Юра злился, так, как не злился ещё никогда. Разорвал на клочки пачку вишнёвых «Кисс» с оставшимися сигаретами и разбросал по дивану. Достал их холодильника бутылку пива и пил прямо из горла, поглядывая на дверь — пусть первое, что она увидит, когда войдёт, будет то, как двигается его кадык. Но первую бутылку он допил прежде, чем она пришла. И вторую тоже. Повторить, против обыкновения, не хотелось. Он сидел с пустотой внутри и распухшим животом, положив очки на колени и потирая глаза. Алёна зашла, тихо разувшись, сняв и перебросив через руку пальто, поставила на стол клетку с птицей, дорогой трофей, который непутёвый отец семейства привёз в подарок своим дочерям. Упала в кресло. Повисла гнетущая тишина. Многое нужно было сказать, но никто не торопился быть первым.
Потом возник этот шум. Точнее, возник-то он давно, но по-настоящему действовать на нервы начал только сейчас.
— Это Марина, — сказала Алёна. — Марина и Слава. Они…
Ого, у наших голубков тоже есть проблемы, — подумал Юра, вдруг успокоившись. Одна из бутылок, стоящих возле его ног, упала, и он принялся катать её по полу босой ступнёй. — Что ж, нужно привыкнуть. Возможно, это покажется сухой, высокопарной истиной, озвученной уже тысячи раз, но семейная жизнь без драм невозможна. Чувство, когда партнёра хочется задушить на месте, в сотни раз сильнее любви, это как вспышка фотокамеры рядом с ровным, мягким сиянием звёзд. Благодаря этой вспышке, этому прыжку в бездну, чувствуешь себя человеком, а не просто персонажем старой, забытой всеми поэмы.
Юрий не планировал весь день сидеть как истукан, он намеривался что-то делать. Раздуть огонь, как спели бы в старой песне. Сказать что-то резкое. У неё, конечно, уже готов цементный раствор и рыжие кирпичи, Алёна примется за работу по возведению стены сразу, как он откроет рот, но Хорь пообещал себе: он будет быстрее, напористее, он превратит свой язык в таран, который не оставит от её баррикад камня на камне.

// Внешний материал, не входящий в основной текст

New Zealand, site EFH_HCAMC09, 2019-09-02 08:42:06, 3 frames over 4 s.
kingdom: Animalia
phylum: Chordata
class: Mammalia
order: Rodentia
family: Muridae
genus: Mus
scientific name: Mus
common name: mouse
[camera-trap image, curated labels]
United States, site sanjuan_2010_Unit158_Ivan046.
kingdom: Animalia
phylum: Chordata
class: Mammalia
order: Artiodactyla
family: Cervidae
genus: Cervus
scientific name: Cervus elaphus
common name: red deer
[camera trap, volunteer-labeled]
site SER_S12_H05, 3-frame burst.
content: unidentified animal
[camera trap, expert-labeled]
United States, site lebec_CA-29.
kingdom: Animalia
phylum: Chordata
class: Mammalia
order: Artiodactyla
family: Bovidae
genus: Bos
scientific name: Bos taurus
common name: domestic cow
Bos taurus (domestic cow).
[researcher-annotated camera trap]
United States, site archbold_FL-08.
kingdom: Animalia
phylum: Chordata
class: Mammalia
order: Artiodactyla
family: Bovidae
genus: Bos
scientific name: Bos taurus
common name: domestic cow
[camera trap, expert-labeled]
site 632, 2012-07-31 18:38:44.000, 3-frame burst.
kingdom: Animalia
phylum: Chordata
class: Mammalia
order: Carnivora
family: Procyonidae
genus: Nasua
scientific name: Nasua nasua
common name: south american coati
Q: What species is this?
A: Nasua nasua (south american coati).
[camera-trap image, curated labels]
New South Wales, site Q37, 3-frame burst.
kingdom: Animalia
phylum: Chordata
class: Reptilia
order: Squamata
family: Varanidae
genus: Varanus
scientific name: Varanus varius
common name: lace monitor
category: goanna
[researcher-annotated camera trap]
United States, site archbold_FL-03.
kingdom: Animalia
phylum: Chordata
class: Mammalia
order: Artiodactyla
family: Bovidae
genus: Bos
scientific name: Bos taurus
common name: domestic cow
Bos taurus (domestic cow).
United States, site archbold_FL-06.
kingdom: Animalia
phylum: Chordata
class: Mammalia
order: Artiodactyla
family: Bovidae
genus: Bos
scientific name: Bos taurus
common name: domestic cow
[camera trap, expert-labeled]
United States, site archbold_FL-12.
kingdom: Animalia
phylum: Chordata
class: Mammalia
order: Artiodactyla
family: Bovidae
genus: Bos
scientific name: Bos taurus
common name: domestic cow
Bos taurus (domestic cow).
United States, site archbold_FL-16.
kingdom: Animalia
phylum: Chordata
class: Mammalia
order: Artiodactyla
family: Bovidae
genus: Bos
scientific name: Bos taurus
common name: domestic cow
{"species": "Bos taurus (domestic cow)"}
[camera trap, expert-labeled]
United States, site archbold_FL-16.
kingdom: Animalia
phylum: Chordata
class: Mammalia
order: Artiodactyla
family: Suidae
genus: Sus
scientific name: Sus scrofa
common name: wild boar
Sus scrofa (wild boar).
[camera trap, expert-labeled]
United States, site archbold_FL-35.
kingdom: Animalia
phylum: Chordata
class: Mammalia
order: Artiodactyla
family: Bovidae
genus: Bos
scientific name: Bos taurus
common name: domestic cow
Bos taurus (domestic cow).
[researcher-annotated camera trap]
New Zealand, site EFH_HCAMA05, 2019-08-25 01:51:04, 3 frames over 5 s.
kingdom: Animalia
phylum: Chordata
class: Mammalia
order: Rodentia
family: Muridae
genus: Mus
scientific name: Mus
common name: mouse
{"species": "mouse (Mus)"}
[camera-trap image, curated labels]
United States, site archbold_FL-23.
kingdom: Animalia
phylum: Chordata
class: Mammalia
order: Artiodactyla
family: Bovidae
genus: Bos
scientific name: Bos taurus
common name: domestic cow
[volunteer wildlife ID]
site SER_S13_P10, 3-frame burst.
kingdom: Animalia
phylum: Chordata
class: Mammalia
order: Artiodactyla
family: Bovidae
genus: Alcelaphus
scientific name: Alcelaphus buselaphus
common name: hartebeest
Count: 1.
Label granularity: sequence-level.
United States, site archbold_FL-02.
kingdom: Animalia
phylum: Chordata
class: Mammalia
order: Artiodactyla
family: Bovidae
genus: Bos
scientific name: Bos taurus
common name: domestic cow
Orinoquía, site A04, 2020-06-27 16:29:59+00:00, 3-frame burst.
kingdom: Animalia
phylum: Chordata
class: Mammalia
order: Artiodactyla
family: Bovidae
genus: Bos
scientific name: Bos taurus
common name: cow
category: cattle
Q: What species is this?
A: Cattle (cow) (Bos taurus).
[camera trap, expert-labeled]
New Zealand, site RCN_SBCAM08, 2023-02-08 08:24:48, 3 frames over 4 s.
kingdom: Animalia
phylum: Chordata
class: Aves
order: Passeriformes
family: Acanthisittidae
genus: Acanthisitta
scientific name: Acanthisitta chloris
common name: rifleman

Крики вдруг усилились, переместившись в коридор. Хлопнула дверь, да так, что со стола с мягким стуком свалился рулон салфеток. Женский голос дребезжал как старая пила. «Я никогда не просила тебя…», — вот что расслышал Юра. Потом всё слилось в неразборчивый шум; раздался такой грохот, что они подпрыгнули на месте. Молодой учитель почувствовал, что внутри него что-то разбилось. Склянка с водой, да. Она затушила огонь — до поры до времени.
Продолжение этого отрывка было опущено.